TASKS AND EXERCISES
**1)** From the piece on sexism in hip hop, reproduce word for word the passage starting with "What’s worse is" and going on through "long way, baby?".
**2)** Extend the piece on sexism in hip hop and pop music, picking up right after its final sentence.

Video below: (NSFW, some strong language)

 

 

 

 

I remember when I first heard this song; I was at a trendy pub with a few friends. We were unwinding from a stressful work week, having a few drinks together. This song has a catchy beat, and we were dancing at the bar, ‘’hip hopping’’ to the lyrics. I happen to like the genre ‘hip hop,’ but over the past decade, might it be a fair assessment to say that it’s digressed into little more than vulgar, sexist messages aimed mainly at women?

 

 

What’s worse is when I hear female singers degrading themselves and women in general, in their music, as well. Beyonce’s ‘’The Girl You Like,’’ comes to mind, the song’s theme being how a woman should morph into whatever ‘her man’ wishes. Many female singers of mainstream pop music, belt out lyrics that seem to drag women back decades, so have we really come a long way, baby?

 

 

Sexism is (still) very prevalent in various sectors of society, and not just against women. But, I thought it interesting that the actual definition of sexism is: prejudice, stereotyping and discrimination based on gender, primarily against women. So for the sake of this blog, we will focus on that precise definition, as it relates to modern day literature and pop music. (namely hip hop) For the record, I plan to discuss sexism as it stands against men, in a future blog.

 

 

Something to note, misogyny is different than sexism. I hear the term ‘misogynist’ bandied about in the media, or even in my own social circles, and it’s often misconstrued for sexism. Let me underscore this, because I found it fascinating when I first learned it from a friend of mine who is a psychologist. She conveyed, ‘’All misogynists are sexist, but not all sexists are misogynists.’’ Someone can be a garden variety sexist, without having contempt for all women. Misogynists have a disdain for all women, and it largely stems from their childhoods. Sexists can range in severity, but they are not as harmful to women as misogynists. My friend the psychologist explained that most misogynists treat women as rivals, competitors, and they have a very difficult time respecting them. They are often self-loathing, themselves. So, I thought it’s worth clarifying that sexism and misogyny, while similar, are not interchangeable terms.

 

 

Back to the Chris Brown song, ‘’Loyal.’’ Interesting to note, Chris Brown was in the news not too long ago, for physically assaulting his now ex-girlfriend. Rihanna. Isn’t it ironic that he would come out with a song that depicts women in such a negative light? Dubbing women as ‘’hoes,’’ and stereotyping them as cheaters and gold diggers, is blatantly sexist. But, I remember the night I heard the song for the very first time. It was fun to dance to, and the lyrics were nothing but a blur, after a martini or two. But, shortly thereafter, I decided to take a closer look at the song and was disheartened that radio stations play it with such enthusiastic frequency. So, that begs the question – why are these radio stations playing such malignantly sexist music for their audiences? Has society found new ways to subliminally indoctrinate young men (mainly who listen to hip hop) into discriminating against women?

DATASET EXTRACT
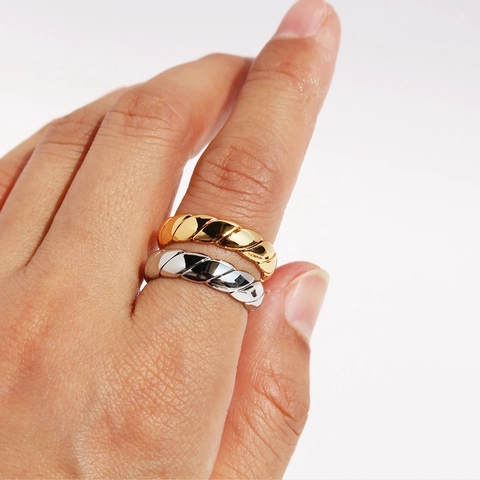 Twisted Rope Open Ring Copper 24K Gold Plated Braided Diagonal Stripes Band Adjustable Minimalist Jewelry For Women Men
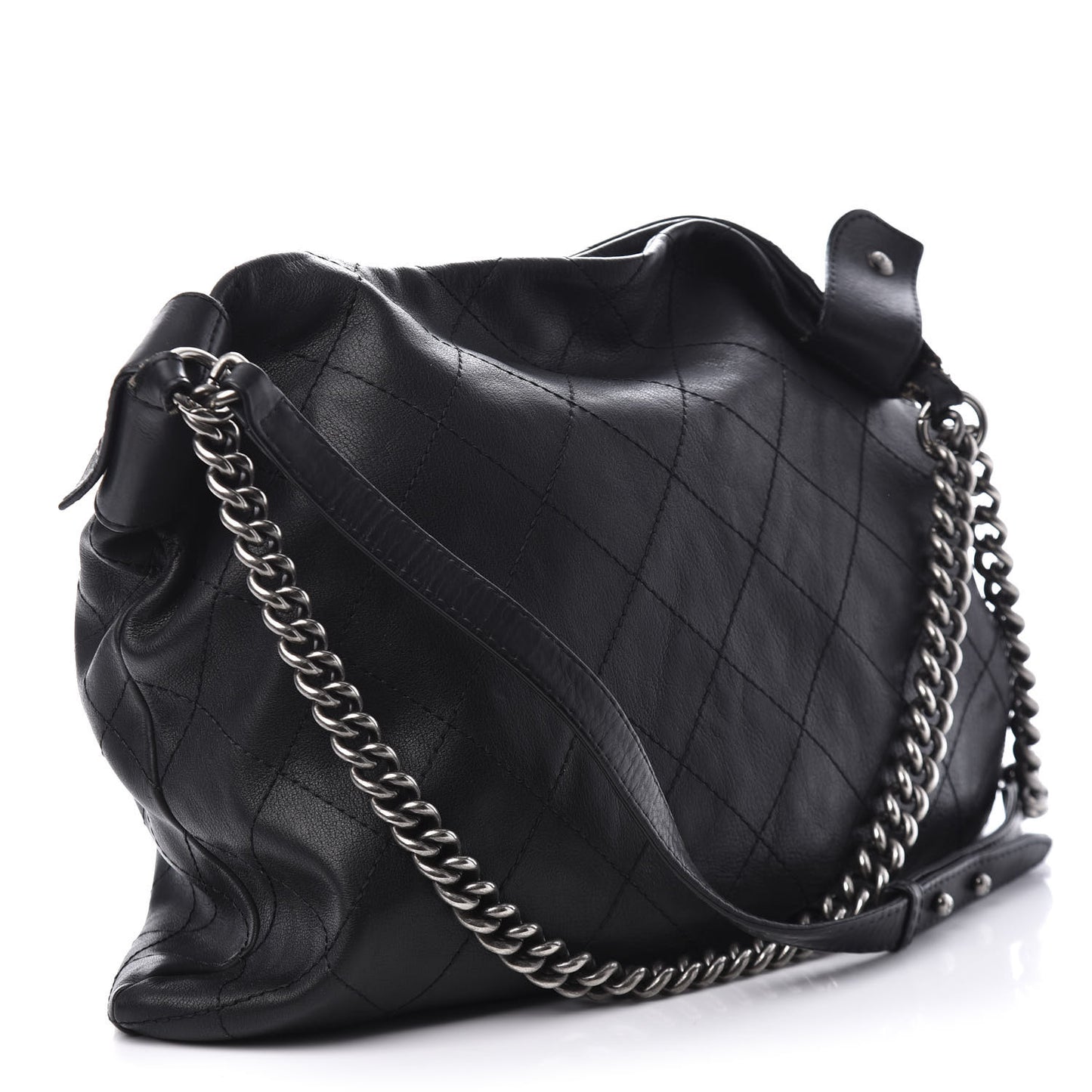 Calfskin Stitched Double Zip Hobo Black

==

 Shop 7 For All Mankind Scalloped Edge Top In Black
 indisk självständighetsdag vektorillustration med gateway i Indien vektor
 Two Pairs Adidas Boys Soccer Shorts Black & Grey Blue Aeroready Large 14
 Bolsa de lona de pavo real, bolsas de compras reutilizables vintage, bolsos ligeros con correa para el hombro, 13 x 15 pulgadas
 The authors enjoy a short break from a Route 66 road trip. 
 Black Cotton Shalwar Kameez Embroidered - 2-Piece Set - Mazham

---

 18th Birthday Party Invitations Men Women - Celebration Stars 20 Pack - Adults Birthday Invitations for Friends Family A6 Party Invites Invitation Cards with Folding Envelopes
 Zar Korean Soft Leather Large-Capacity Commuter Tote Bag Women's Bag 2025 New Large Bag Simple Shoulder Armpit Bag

RESPONSES FOR EACH TASK
**1)**
What’s worse is when I hear female singers degrading themselves and women in general, in their music, as well. Beyonce’s ‘’The Girl You Like,’’ comes to mind, the song’s theme being how a woman should morph into whatever ‘her man’ wishes. Many female singers of mainstream pop music, belt out lyrics that seem to drag women back decades, so have we really come a long way, baby?

**2)**
 

 

The curious part of all of this is that the video is fun to watch; Chris Brown has been compared to Michael Jackson, in terms of his musical talent and effortless dance choreography. Add a few popular rappers into the mix, and you have a best seller. At the end of the day, it’s all about money, even if it means insulting and offending a portion of the population. I don’t mean to come across as an alarmist, but these lyrics and other songs whose themes are cut from the same cloth, are harmful to women. Insidiously, sexist and borderline misogynist messages are piping out of car stereos, and no one cares. How can we expect changes elsewhere in society as it relates to women’s rights issues, if we allow such degrading music to become the staple of modern pop?

 

 

Or is this considered free speech? I’m a vehement proponent of free speech, but not if it causes harm to the public, at large. This song causes harm, in a very cunning way, and not only to women.

 

 

This song is every bit as insulting to men, as it is to women. All men don’t view women in this unhealthy light nor do they subscribe to such offenses. ‘’Loyal’’ gives off the impression that women and men should seek to be adversaries, and that the only reason to associate with one another at all, is for sex.

 

 

I don’t blame songs such as this for the problems of today with respect to sexism and misogyny, but it just saddens me that we find insulting women to be …entertaining. Society finds it acceptable to stereotype women, and we wonder why these attitudes exist in the workplace.

 

 

In the grand scheme of the feminist movement, this pales in comparison to the issues that women are faced with every day. Rather, I liken it to a leaky faucet that a homeowner doesn’t bother to fix, until months later, the water is knee-deep, and he wonders why or how he didn’t notice the steady dripping of the faucet.

 

 

This song and others like it …are like that leaky faucet.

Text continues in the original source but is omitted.